Overview
2000 AD has been a successful launchpad for getting British talent into the larger American comics market, and has also been the source of a number of film licences. Unlike earlier weekly titles, 2000 AD was based on a 6 page strip format. This gave the writers greater opportunity to develop character and meant that the artists had greater scope in designing the layout.
A long-running joke is that the editor of 2000 AD is Tharg the Mighty, a green extraterrestrial from Betelgeuse who terms his readers "Earthlets". Tharg uses other unique alien expressions and even appears in his own comic strips. Readers sometimes play along with this: for example, in prog 200 a pair of readers wrote to Tharg claiming that they preferred to be called "Terrans"; the resulting controversy ended in Tharg's accepting a challenge for a duel at a galactic location.

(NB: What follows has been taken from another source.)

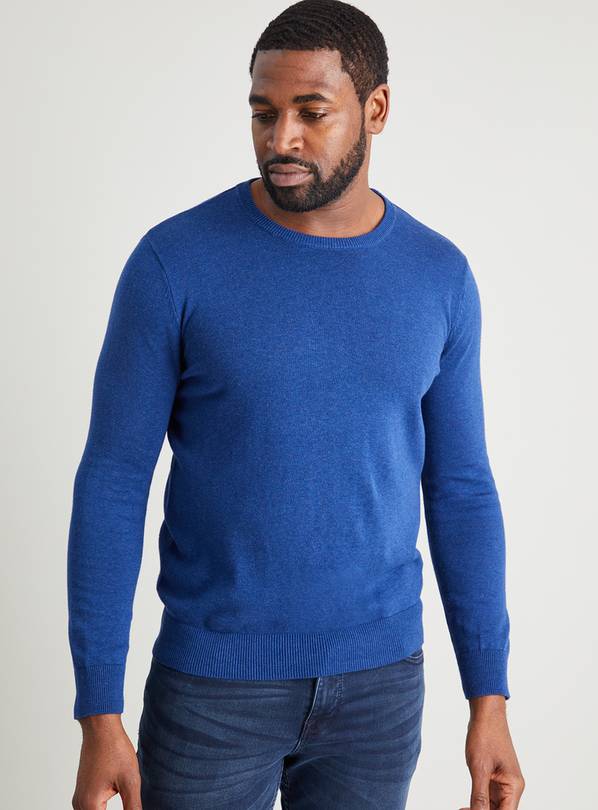 Buy Blue Crew Neck Jumper - XS | Jumpers and cardigans | Argos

Another running joke is Tharg's supposed use of robots to draw and write the strips — some of which bear a marked resemblance to actual writers and artists. A fictional reason for Tharg to use mechanical assistance was given when the robots "went on strike" (reflecting real-life industrial action that occasionally halted IPC's comics production during the 1970s and 1980s). Tharg wrote and drew a whole issue himself, but when he ran it through the quality-control "Thrill-meter", the device melted down on extreme overload. The offending issue had to be taken away, by blindfolded security guards, to a lead-lined vault where there was no danger of anyone seeing it accidentally.